All that glitter in space
There’s too much gold in the universe, No one knows where it came from.
Gold is an element, which can’t be made through chemical reactions — though alchemists tried for centuries. To make the sparkly metal, you have to bind 79 protons and 118 neutrons together to form a single atomic nucleus. That’s an intense nuclear fusion reaction. But such intense fusion doesn’t happen frequently enough, at least not nearby, to make the giant trove of gold we find on Earth and elsewhere in the solar system.
A new study has found the most commonly-theorized origin of gold — collisions between neutron stars — can’t explain gold’s abundance either. So where’s the gold coming from? There are some other possibilities, including supernovas so intense they turn a star inside out. Unfortunately, even such strange phenomena can’t explain how blinged out the local universe is.
Neutron star collisions build gold by briefly smashing protons and neutrons together into atomic nuclei, then spewing those newly-bound heavy nuclei across space. Regular supernovas can’t explain the universe’s gold because stars massive enough to fuse gold before they die — which are rare — become black holes when they explode. And, in a regular supernova, that gold gets sucked into the black hole.

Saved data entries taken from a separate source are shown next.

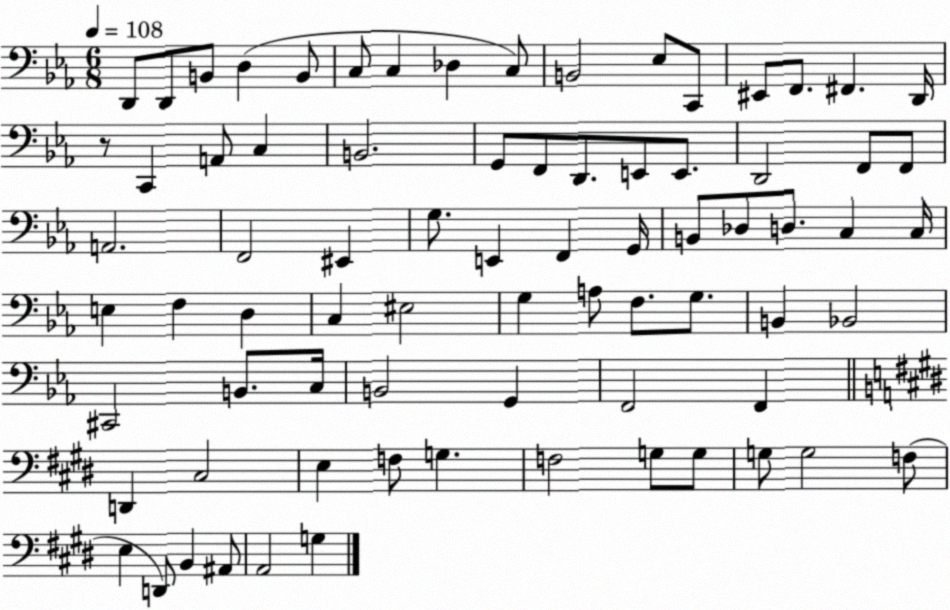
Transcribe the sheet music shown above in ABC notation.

X:1
T:Untitled
M:6/8
L:1/4
K:Eb
D,,/2 D,,/2 B,,/2 D, B,,/2 C,/2 C, _D, C,/2 B,,2 _E,/2 C,,/2 ^E,,/2 F,,/2 ^F,, D,,/4 z/2 C,, A,,/2 C, B,,2 G,,/2 F,,/2 D,,/2 E,,/2 E,,/2 D,,2 F,,/2 F,,/2 A,,2 F,,2 ^E,, G,/2 E,, F,, G,,/4 B,,/2 _D,/2 D,/2 C, C,/4 E, F, D, C, ^E,2 G, A,/2 F,/2 G,/2 B,, _B,,2 ^C,,2 B,,/2 C,/4 B,,2 G,, F,,2 F,, D,, ^C,2 E, F,/2 G, F,2 G,/2 G,/2 G,/2 G,2 F,/2 E, D,,/2 B,, ^A,,/2 A,,2 G,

Only in rare cases of magneto-rotational supernova, a dying star spins so fast and is wracked by such strong magnetic fields that it turns itself inside out as it explodes. As it dies, the star shoots white-hot jets of matter into space. And because the star has been turned inside out, its jets are chock full of gold nuclei. Stars that fuse gold at all are rare. Stars that fuse gold then spew it into space like this are even rarer.
But even neutron stars plus magneto-rotational supernovas together can’t explain Earth’s bonanza of gold.Past studies were right that neutron star collisions release a shower of gold. But those studies didn’t account for the rarity of those collisions. It’s hard to precisely estimate how often tiny neutron stars — themselves the ultra-dense remnants of ancient supernovas — slam together. And scientists have seen it happen only once.

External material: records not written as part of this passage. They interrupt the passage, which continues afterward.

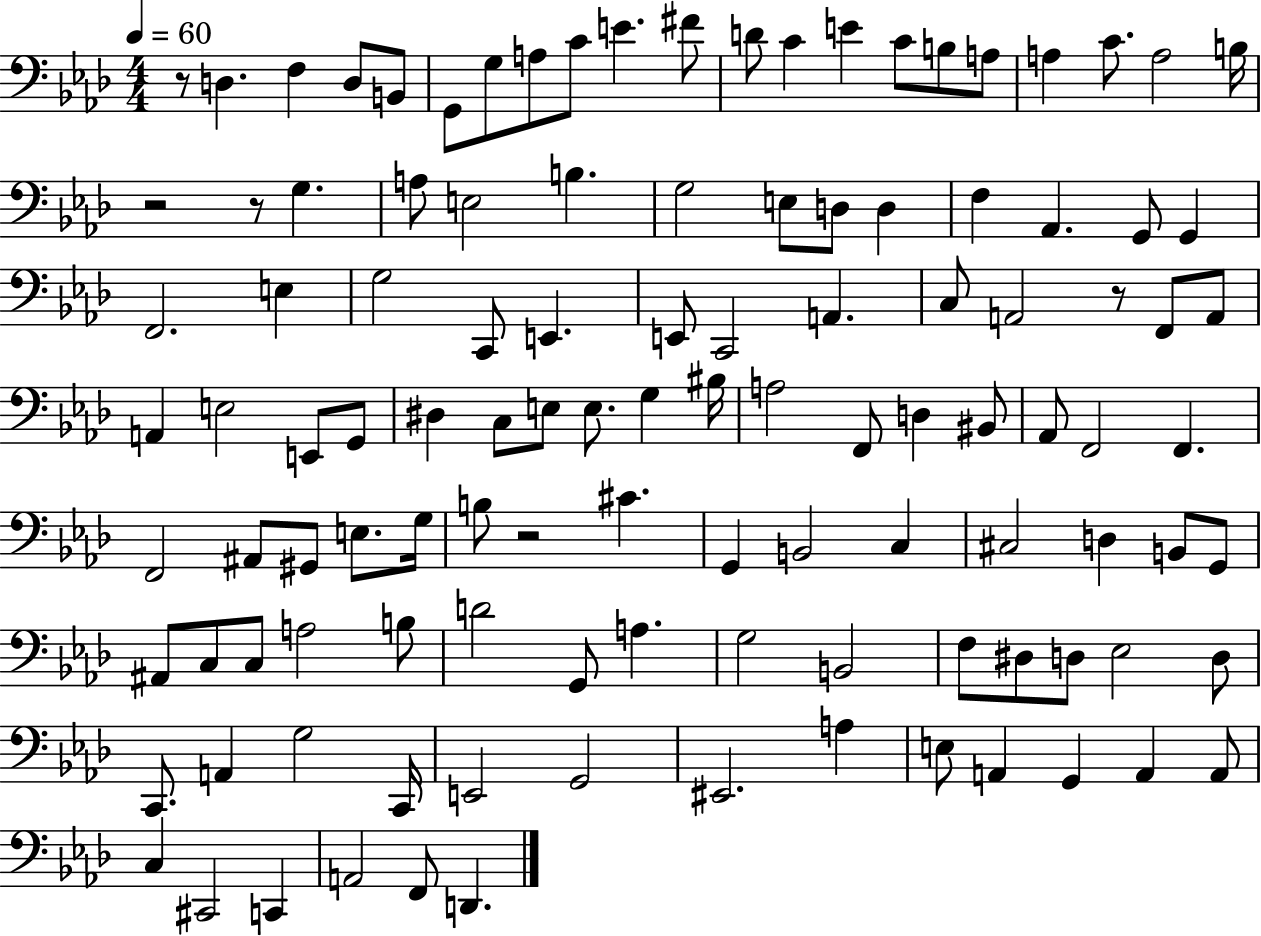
{
  \clef bass
  \numericTimeSignature
  \time 4/4
  \key aes \major
  \tempo 4 = 60
  r8 d4. f4 d8 b,8 | g,8 g8 a8 c'8 e'4. fis'8 | d'8 c'4 e'4 c'8 b8 a8 | a4 c'8. a2 b16 | \break r2 r8 g4. | a8 e2 b4. | g2 e8 d8 d4 | f4 aes,4. g,8 g,4 | \break f,2. e4 | g2 c,8 e,4. | e,8 c,2 a,4. | c8 a,2 r8 f,8 a,8 | \break a,4 e2 e,8 g,8 | dis4 c8 e8 e8. g4 bis16 | a2 f,8 d4 bis,8 | aes,8 f,2 f,4. | \break f,2 ais,8 gis,8 e8. g16 | b8 r2 cis'4. | g,4 b,2 c4 | cis2 d4 b,8 g,8 | \break ais,8 c8 c8 a2 b8 | d'2 g,8 a4. | g2 b,2 | f8 dis8 d8 ees2 d8 | \break c,8. a,4 g2 c,16 | e,2 g,2 | eis,2. a4 | e8 a,4 g,4 a,4 a,8 | \break c4 cis,2 c,4 | a,2 f,8 d,4. | \bar "|."
}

Even rough estimates show they don’t collide nearly often enough to have produced all the gold found in the solar system. Though models, scientists have found that neutron star collisions produce strontium, which matches observations of strontium in space after a neutron star collision. Magneto-rotational supernovas did explain the presence of europium in their model, another atom that has proved tricky to explain in the past. But gold remains an enigma.